Now in its ninth year running the 25 Hours, Mazda brought five cars to the 2015 race: four brand-spanking-new Global MX-5 Cup cars fresh from being built at Long Road Racing and one RX-8 from the Mothers Polishes and Waxes stable. The MX-5 Cup cars, which were divided evenly among Mazda North American Operations employees and Mazda dealers from all five of Mazda’s sales regions, raced in E0. The RX-8 campaigned in E2, a class it won in 2014. That’s a lot of cars for one team, so how do they do it?

Mazda fielded four brand-new Global MX-5 Cup Cars at the 2015 25 Hours of Thunderhill, all of which finished the race.
Mazda fielded four brand-new Global MX-5 Cup Cars at the 2015 25 Hours of Thunderhill, all of which finished the race.

“We have one crew chief per car,” said Mazda North American Operations Senior Vice President, U.S. Operations Group Robert Davis, who runs the team. “We’re running five cars and then we have one team leader per assignment. We have timing and information. We have media and marketing. We have tires and we have fuel. One for each of the team leaders and one crew chief per car.”

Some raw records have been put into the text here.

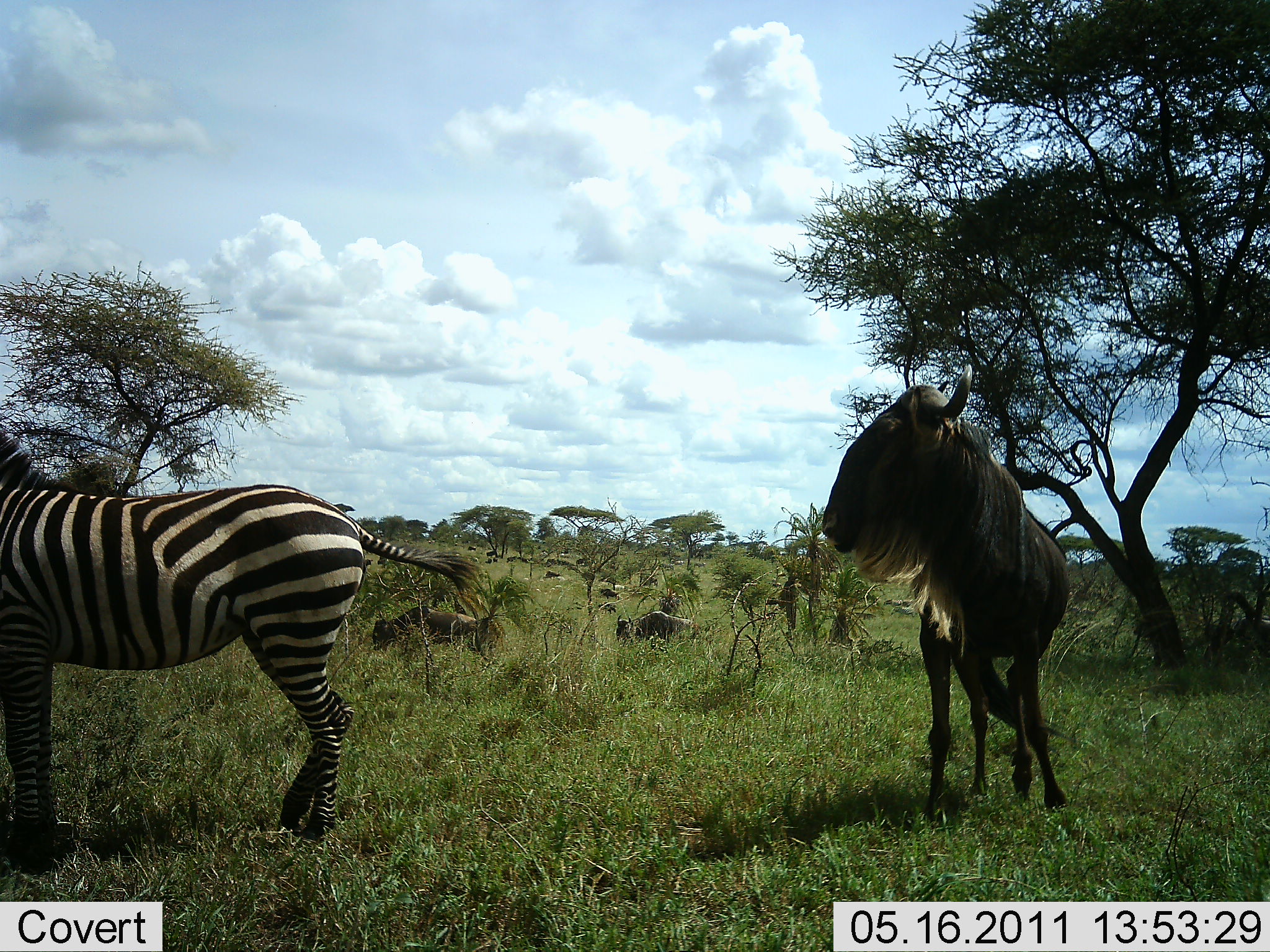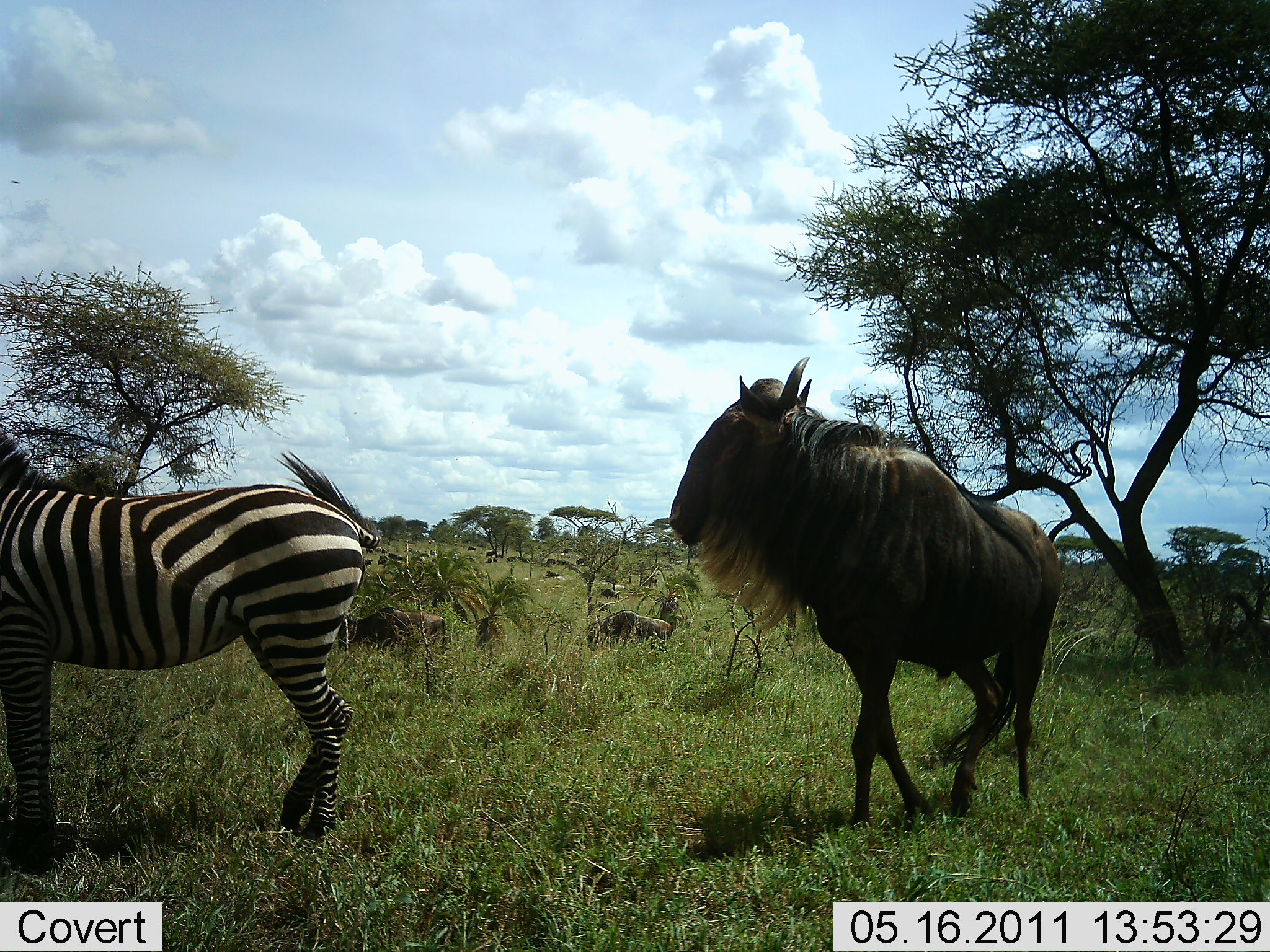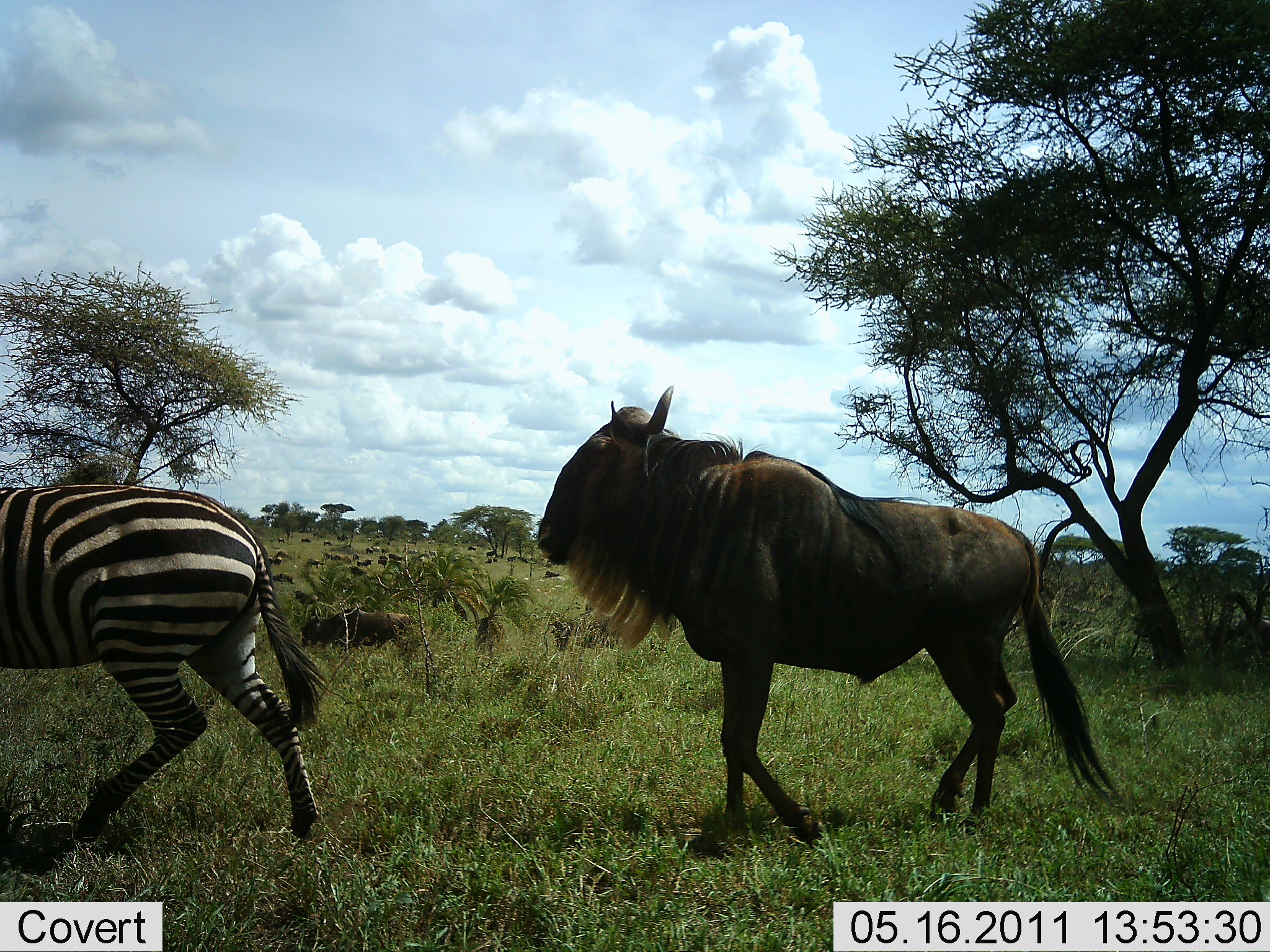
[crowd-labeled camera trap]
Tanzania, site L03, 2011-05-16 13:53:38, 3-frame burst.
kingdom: Animalia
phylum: Chordata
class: Mammalia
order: Artiodactyla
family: Bovidae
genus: Connochaetes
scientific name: Connochaetes taurinus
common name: blue wildebeest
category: wildebeest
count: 3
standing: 30%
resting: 0%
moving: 90%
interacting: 0%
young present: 0%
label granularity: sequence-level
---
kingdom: Animalia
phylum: Chordata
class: Mammalia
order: Perissodactyla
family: Equidae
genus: Equus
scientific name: Equus quagga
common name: plains zebra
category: zebra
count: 1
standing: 40%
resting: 0%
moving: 80%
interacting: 0%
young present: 0%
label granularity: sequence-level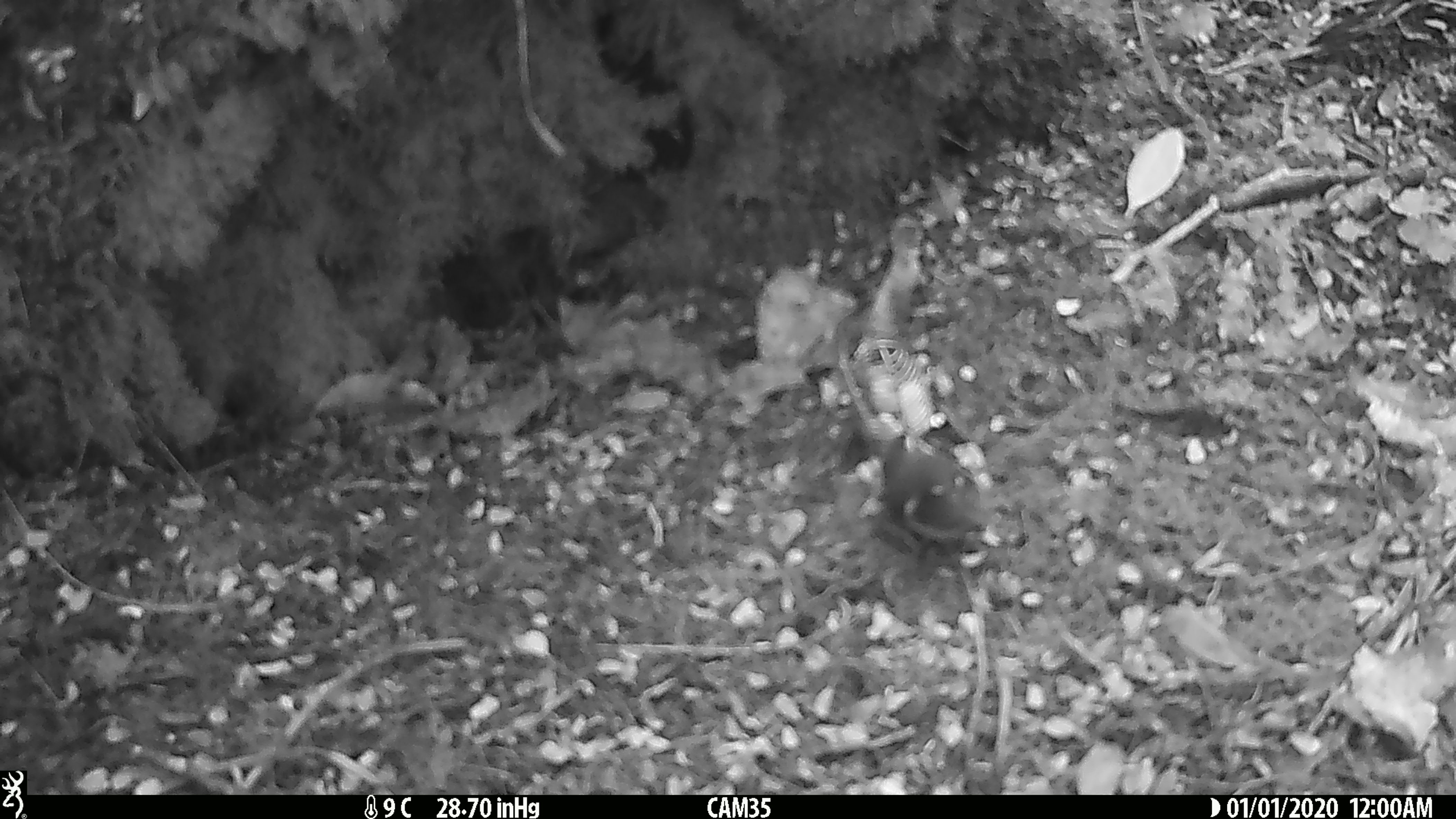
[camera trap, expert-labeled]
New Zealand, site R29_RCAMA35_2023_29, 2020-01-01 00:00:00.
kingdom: Animalia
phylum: Chordata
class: Aves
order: Passeriformes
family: Acanthisittidae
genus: Acanthisitta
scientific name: Acanthisitta chloris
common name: rifleman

The core volunteers have been with the team for all nine years Mazda has been campaigning cars at the 25, so there’s a lot of experience from which to draw, Davis said. Mazda’s team consisted of 60-some people, with the labor divided among the five teams. In addition to the crew chiefs and team leaders, there were eight guys for tires, 12 for fueling, four for marketing and four for timing and scoring.

The team might be experienced, but the 2015 25 Hours of Thunderhill marked the first time the Global MX-5 Cup cars were raced. The four at Thunderhill were the first four Cup cars built at Long Road Racing, Davis said.

When the checkered flag flew Sunday at noon, all four MX-5 Cup cars were still running, as was the RX-8, which won E2 for the second consecutive year. The Cup cars, largely outgunned among the much faster entrants in E0, finished fourth, eighth, ninth and 11th in E0.